Ancak günümüzde hekimlerin mesleki saygınlıklarını koruma mücadelesinin “ufkunun”
çok daha geniş olmasına gereksinim vardır.
Yukarıda
özetlenmeye çalışıldığı gibi hekimler mesleki saygınlıklarını koruma
mücadelelerini “kapitalizmin sağlık alanına olan etkilerinin sınırlandırılması”
temelinde yürütmüşlerdir. Kapitalizmin erken dönemlerinde kısmen başarılı olan
bu taktik, 1917 Ekim devrimi ve İkinci Büyük Savaş sonrası sosyalizmin bir
dünya sistemi haline gelmesi ortamında, burjuvazinin sağlık hizmetlerinde
sosyalleştirmeye varan (ulusal sağlık sistemleri ve doğrudan sosyalizasyon
uygulamaları) tavizler vermesiyle neredeyse tartışılmaz bir üstünlük
kazanmıştır.
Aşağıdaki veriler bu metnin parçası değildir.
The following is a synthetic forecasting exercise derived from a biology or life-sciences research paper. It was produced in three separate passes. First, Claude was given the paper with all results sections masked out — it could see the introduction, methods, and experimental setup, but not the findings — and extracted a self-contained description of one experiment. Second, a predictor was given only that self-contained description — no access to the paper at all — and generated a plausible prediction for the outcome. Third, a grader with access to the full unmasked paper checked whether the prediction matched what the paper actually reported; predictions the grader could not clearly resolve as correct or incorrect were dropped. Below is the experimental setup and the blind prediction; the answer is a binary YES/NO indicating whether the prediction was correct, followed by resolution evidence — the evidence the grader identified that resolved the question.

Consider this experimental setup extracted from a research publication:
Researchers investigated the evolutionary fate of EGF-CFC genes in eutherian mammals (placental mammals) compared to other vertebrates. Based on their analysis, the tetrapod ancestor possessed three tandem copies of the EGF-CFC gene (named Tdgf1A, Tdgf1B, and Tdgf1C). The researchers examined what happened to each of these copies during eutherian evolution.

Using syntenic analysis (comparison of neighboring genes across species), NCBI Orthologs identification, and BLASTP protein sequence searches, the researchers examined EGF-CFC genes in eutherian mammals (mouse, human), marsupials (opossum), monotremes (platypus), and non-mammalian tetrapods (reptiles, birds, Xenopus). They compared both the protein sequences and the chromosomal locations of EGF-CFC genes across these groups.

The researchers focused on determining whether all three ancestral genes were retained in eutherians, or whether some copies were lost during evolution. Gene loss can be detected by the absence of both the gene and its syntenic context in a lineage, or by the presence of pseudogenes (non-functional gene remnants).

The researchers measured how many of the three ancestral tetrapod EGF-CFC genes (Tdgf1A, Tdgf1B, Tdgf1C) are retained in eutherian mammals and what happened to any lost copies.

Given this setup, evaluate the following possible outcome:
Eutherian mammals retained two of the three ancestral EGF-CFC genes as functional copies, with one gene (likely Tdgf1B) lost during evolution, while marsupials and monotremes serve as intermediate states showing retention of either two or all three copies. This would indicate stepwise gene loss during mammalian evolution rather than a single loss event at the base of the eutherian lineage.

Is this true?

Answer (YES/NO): NO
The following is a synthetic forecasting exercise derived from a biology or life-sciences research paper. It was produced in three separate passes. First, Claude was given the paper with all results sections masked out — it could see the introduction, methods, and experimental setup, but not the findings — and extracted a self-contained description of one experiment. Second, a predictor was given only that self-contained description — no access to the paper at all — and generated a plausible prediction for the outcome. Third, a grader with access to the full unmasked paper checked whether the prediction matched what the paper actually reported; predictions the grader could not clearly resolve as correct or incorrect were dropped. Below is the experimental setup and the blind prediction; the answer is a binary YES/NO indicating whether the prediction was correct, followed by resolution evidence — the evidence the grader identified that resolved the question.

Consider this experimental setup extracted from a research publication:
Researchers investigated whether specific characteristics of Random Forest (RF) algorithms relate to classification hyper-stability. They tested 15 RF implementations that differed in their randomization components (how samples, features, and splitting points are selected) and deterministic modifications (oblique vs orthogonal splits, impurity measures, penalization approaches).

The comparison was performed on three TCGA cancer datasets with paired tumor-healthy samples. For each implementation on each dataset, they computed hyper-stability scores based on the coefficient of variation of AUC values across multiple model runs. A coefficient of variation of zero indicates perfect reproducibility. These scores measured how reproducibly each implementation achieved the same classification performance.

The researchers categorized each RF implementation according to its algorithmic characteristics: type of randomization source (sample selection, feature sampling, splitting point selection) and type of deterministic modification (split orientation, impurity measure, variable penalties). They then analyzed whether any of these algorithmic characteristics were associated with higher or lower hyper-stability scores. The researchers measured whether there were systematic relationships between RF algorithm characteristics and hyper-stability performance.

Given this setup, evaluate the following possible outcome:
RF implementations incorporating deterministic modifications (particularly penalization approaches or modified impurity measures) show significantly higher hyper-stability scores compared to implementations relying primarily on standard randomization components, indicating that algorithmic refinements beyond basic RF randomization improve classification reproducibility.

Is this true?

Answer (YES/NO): NO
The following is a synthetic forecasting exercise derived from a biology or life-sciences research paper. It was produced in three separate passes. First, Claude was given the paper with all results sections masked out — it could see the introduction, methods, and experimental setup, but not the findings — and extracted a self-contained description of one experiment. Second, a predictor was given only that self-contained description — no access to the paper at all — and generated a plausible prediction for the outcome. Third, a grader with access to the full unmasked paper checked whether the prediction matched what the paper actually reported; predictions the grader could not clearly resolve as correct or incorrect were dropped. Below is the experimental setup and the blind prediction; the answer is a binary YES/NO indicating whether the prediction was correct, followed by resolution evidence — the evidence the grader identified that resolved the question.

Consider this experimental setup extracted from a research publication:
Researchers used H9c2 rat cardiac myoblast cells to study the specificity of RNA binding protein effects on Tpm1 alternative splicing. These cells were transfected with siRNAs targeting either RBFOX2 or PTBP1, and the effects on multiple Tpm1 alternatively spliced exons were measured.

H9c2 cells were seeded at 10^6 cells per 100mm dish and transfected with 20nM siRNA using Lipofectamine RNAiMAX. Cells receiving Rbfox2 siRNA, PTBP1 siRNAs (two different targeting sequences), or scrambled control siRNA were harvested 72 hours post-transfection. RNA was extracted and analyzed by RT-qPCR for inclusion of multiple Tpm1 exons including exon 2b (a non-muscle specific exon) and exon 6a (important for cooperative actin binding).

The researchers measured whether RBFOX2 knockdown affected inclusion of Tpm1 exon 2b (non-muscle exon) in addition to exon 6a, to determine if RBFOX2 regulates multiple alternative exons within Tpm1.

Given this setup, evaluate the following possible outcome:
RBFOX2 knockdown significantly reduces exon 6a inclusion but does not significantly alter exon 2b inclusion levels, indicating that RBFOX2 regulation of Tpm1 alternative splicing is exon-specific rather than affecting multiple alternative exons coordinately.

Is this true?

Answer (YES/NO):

Hekimler kapitalizmi karşılarına almadan mesleki saygınlık ve
bağımsızlıklarını sürdürebilecekleri ve hem kendilerinin hem de hastalarının
yararına bir ortam sağlayabilecekleri yanılsamasına kapılmışlardır.
Sosyalizmin
çözülmesiyle eşzamanlı giden yeni-liberal saldırılar karşısında bu taktik
tamamen değerini yitirmiştir. Kapitalizmin sağlığı, silah ve enerji sektöründen
sonra yatırım yapılacak ve kar edilecek üçüncü büyük sektör ilan ettiği bir
ortamda, işçi sınıfının güçlü bir mücadelesine dayanmayan bir “çözümden” medet
ummak boş bir hayaldir. 20. yüzyılın tarihsel-toplumsal koşullarının biçimlendirdiği
ulusal sağlık hizmetleri ve sosyalleştirme uygulamaları tamamen “düzen-içi”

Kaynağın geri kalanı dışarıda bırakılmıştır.